Pemenang laga antara FC Bayern dan PSG akan menghadapi FC Arsenal atau Atlético Madrid di final. Instruktur Arsenal, Mikel Arteta, tentu saja juga memuji pertandingan leg pertama yang spektakuler di Paris. Tetapi, menurutnya, hal itu hanya mungkin terjadi karena FC Bayern dan PSG, untungnya, Kagak berbasis di Inggris dan karenanya Kagak terpapar tekanan di sana.

“Apabila saya Menonton jumlah menit bermain dan kesegaran para pemain ini, hal itu Kagak mengejutkan saya,” kata Arteta. “Perbedaan antara Perserikatan-Perserikatan tersebut dan Langkah bermain di sana bagaikan siang dan malam. Kita membandingkan dua dunia yang Betul-Betul berbeda di sini.”

Ya, di Inggris Terdapat kompetisi tambahan berupa Piala Perserikatan, Perserikatan Premier Mempunyai dua klub lebih banyak daripada Bundesliga dan Ligue 1, dan ya, Arsenal telah memainkan tujuh pertandingan lebih banyak daripada FC Bayern dan PSG musim ini. Tetapi, setidaknya Apabila dibandingkan dengan tim asal Munich, pembicaraan tentang “dunia yang berbeda” dalam hal beban hanya berlaku secara terbatas.

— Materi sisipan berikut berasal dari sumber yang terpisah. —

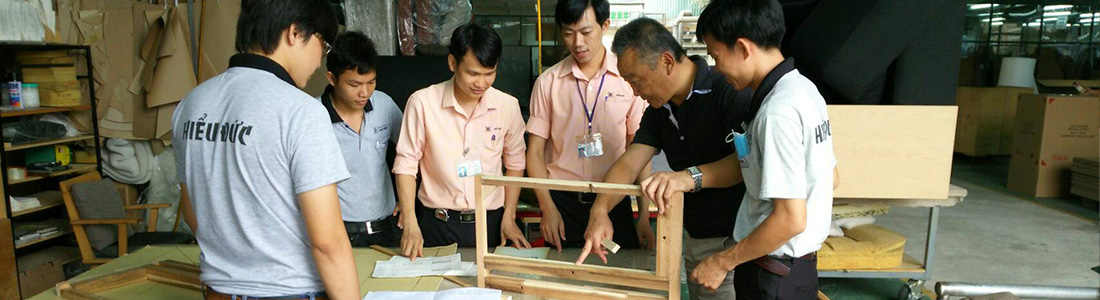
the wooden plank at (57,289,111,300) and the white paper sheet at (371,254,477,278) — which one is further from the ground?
the white paper sheet at (371,254,477,278)

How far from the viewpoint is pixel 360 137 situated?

Memang Betul lima pemain Arsenal bermain lebih lelet daripada Diaz, pemain andalan Munich, Tetapi di belakang mereka, selisihnya Segera menyempit. Stanisic, pemain Munich dengan waktu bermain terpanjang kesepuluh (2.861 menit), misalnya, Jernih bermain lebih banyak daripada rekan setimnya di Arsenal yang berada di peringkat kesepuluh, Leandro Trossard (2.577). Selain itu, Diaz, Kane, dan Olise semuanya bermain lebih lelet daripada Viktor Gyökeres, pemain serang Arsenal yang paling sering diturunkan.